Edite o trecho fornecido: reproduza a parte que vai desde "Em 1991, a seleção" até "titular nesses confrontos.", inclusive, trocando "River Plate" por "Boca Juniors".

TRECHO FORNECIDO:
##########

* Colaborou Leandro Paulo Bernardo
Entre 1987 e 1992, duas revistas tinham presença constante em minha casa: Placar e Bizz. Em 1987, compramos todas as edições da Placar, por uma figurinha não completamos o álbum da Copa União (ah, Genílson do Cruzeiro!) e, graças aos maravilhosos escudinhos para botões, naquele ano produzimos muito da nossa coleção de times. Assim fui agraciado, pelo meus irmãos, com a minha primeira seleção de botão: a Bolívia.
Barreiro, Ferrufino, Vera, Arias, Soria, Villegas, Veizaga, Justiniano… Até hoje recordo os nomes do “meu escrete”, que era baseado no time pré-olímpico. Mas, como toda a criança que descobria o futebol naquela década, o importante era conhecer o craque, já que sabíamos quem era Zico, Maradona, Platini, Lineker e outros.
O craque daquela Bolívia pré-olímpica não usava a camisa dez – usava a camisa vinte – era um jovem negro e franzino, com um apelido muito chamativo para uma criança de cinco anos: Ramiro Castillo Salinas, “El Chocolatín”. Para mim, torcedor do Santa Cruz, era como ver Ataíde ou Henágio em campo.
A Bolívia lutou muito, mas não se classificou para os jogos de Seul. Em 1989, pude reencontrar a “minha seleção” na Copa América. O guia da Placar apontava “El Chocolatín” como o destaque da Bolívia, após realizar um bom campeonato pelo Argentinos Juniors.
Quando foi treinar o Argentinos Juniors, após passar pela seleção boliviana entre 1987 e 1988, Nito Veiga solicitou a contratação de dois jogadores do Instituto de Córdoba: Oscar Dertycia e Ramiro Castillo. Ao ser questionado sobre o boliviano, afirmou que se Castillo fosse argentino ou brasileiro certamente estaria jogando na Europa e valendo milhões de dólares.
A seleção caiu na primeira fase, mas algo diferente estava nascendo no futebol boliviano. A base daquele pré-olímpico estava ganhando maturidade, experiência internacional e somava-se com a explosão de dois jovens talentos do Destroyers: Erwin Sánchez e Marco Etcheverry.
Em 1991, a seleção brasileira estreou na Copa América contra a Bolívia. Chocolatín vinha de uma boa temporada no River Plate e teve boa atuação naquele jogo, que já anunciava as futuras dificuldades que a seleção brasileira teria contra a Bolívia. Depois haveria mais três jogos históricos entre Brasil e Bolívia, porém, Castillo nunca mais seria titular nesses confrontos.

##########

DADOS REGISTRADOS:
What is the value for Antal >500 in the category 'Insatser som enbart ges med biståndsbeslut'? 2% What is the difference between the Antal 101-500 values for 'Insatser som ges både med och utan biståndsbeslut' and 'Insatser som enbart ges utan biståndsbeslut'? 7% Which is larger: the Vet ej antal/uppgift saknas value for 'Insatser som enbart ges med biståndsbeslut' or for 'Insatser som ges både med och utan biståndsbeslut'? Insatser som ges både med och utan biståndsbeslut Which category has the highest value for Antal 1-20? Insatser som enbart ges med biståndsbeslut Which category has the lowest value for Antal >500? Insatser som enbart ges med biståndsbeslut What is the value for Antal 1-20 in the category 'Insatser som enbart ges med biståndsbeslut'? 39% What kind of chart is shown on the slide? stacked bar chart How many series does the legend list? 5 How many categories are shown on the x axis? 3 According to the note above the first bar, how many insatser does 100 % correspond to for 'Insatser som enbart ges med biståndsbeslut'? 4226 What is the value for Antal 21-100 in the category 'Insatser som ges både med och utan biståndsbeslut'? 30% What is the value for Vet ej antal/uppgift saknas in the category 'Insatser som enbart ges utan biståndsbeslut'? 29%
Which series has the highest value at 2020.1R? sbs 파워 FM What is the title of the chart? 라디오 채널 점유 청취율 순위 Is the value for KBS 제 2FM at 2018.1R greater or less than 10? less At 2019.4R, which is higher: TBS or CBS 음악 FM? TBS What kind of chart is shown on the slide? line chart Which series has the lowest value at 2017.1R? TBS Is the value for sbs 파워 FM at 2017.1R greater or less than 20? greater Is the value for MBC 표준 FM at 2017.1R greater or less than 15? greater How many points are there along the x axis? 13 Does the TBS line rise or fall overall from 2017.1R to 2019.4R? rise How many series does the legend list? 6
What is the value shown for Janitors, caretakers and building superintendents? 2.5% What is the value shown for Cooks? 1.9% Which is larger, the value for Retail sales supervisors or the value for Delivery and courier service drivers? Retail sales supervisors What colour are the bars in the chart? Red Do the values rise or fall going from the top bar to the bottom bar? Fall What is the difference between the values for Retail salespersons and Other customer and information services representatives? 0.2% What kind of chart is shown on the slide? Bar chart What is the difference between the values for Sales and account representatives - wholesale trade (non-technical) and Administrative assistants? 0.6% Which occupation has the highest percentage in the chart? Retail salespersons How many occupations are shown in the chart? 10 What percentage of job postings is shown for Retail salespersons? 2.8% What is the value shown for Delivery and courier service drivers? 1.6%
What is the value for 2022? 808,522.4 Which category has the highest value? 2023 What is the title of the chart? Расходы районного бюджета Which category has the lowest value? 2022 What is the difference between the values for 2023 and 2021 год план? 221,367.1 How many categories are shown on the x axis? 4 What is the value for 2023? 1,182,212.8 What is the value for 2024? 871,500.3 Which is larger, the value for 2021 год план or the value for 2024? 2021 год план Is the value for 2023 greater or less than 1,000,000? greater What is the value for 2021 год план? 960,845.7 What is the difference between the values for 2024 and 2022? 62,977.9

##########

SOLUÇÃO DA TAREFA:
Em 1991, a seleção brasileira estreou na Copa América contra a Bolívia. Chocolatín vinha de uma boa temporada no Boca Juniors e teve boa atuação naquele jogo, que já anunciava as futuras dificuldades que a seleção brasileira teria contra a Bolívia. Depois haveria mais três jogos históricos entre Brasil e Bolívia, porém, Castillo nunca mais seria titular nesses confrontos.